I can assure you that the former is no assurance of my masculinity any more than the latter is indicative of my femininity. However, what I cannot be sure of are the influences my skill sets have on my reading preferences. Frank Bill’s recent article, ‘Is Masculine Writing Dead?’, delves into the idea that our ruggedness and masculinity is defined by our abilities and skills.
Somewhere men’s masculinity got hocked for gadgets, videogames, fast-food drive-thru’s, designer clothing, 10-minute oil changes, and reality TV…I’ve met guys who take great pride in their cars but can’t even change a flat tire, guys who glory in a steak dinner but squirm when I speak of killing a deer. They struggle with baiting a worm onto a fishing hook and can’t stand the site of gutting, scaling, and cleaning fish.
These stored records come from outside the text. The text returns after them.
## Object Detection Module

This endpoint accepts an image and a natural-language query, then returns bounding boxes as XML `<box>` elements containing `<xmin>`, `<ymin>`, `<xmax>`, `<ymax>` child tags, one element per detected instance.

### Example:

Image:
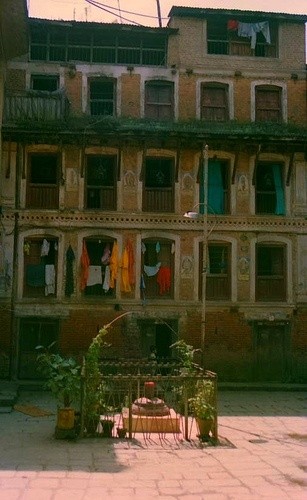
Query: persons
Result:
<box><xmin>143</xmin><ymin>346</ymin><xmax>159</xmax><ymax>375</ymax></box>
I do not consider myself a particularly rugged, masculine, or feminine person – I consider myself a normal person. If you have time, I suggest reading the article. However, I’m not here to peddle Bill’s article, I’m here to recommend his debut novel Donnybrook. It’s fantastic. The novel fulfills every bit of promise his remarkable set of short stories, Crimes in Southern Indiana, hinted at.
A donnybrook is a brawl or fracas. The term stems from the belligerent, drunk, violent clientele of Donnybrook Fair in Dublin. The fair was deemed illegal and disbanded in 1855. Happy St. Patrick’s Day to my Irish readers. The Donnybrook of the novel, or ‘brook for short, is a three day tournament for bare-knuckled fighters. Twenty of the region’s best compete until only one is left standing. The fights are held in a wire ring fence in the middle of nowhere Indiana – in a field owned by a madman.
Jarhead and Chainsaw Angus are both desperate for their own reasons. Jarhead, one of the best fighters in Kentucky, has two children to feed and a beautiful, addict wife to support. If he wins the $100,000 grand prize, it could change his life forever. Chainsaw Angus is a legendary fighter and meth cooker with a score to settle – beginning with his sister.
The large grand prize attracts deviants, psychopaths, the desperate, and the vengeful from miles around. This list of attractive attendees draws those who would like to tend to their needs – mainly as suppliers of illegal substances to be used and abused in the name of killing pain and creating courage. The result is, indeed, a fracas.
This intense, perfect piece of literature has a large cast of characters, none of whom you’d want to meet. The subtle, stark beauty of the prose belies the violence it depicts. Although Bill doesn’t mince words, he still manages to create a delicate combination of brutality and pathos. The characters may well be the darkest humanity has to offer, but even among the villains there are shades of gray. It’s fitting, given those are the characteristics that interest the author – specifically ‘what it is to be tough, to be rugged, to be able to take care of your damn self’.
This is not a novel for the faint of heart. Fans of Daniel Woodrell and Donald Ray Pollack need to pick up a copy immediately. It’s gritty and appalling, but infinitely enjoyable. Donnybrook has been called grit-lit and hillbilly noir. While both are fitting descriptions, ultimately what Frank Bill has created is, plainly, very fine fiction. 5/5.
*Sadly, I did not receive a review copy of this. It is, however, the first book of 2013 that I bought on release day.
If you can imagine, given this novel contains a great deal of meth addicts, food references are in limited supply. However, someone does eat a bologna sandwich. As an alternative to that, I’m recommending a Peanut Butter and Banana Sandwich. It’s better than it sounds, though I’d advise skipping the honey.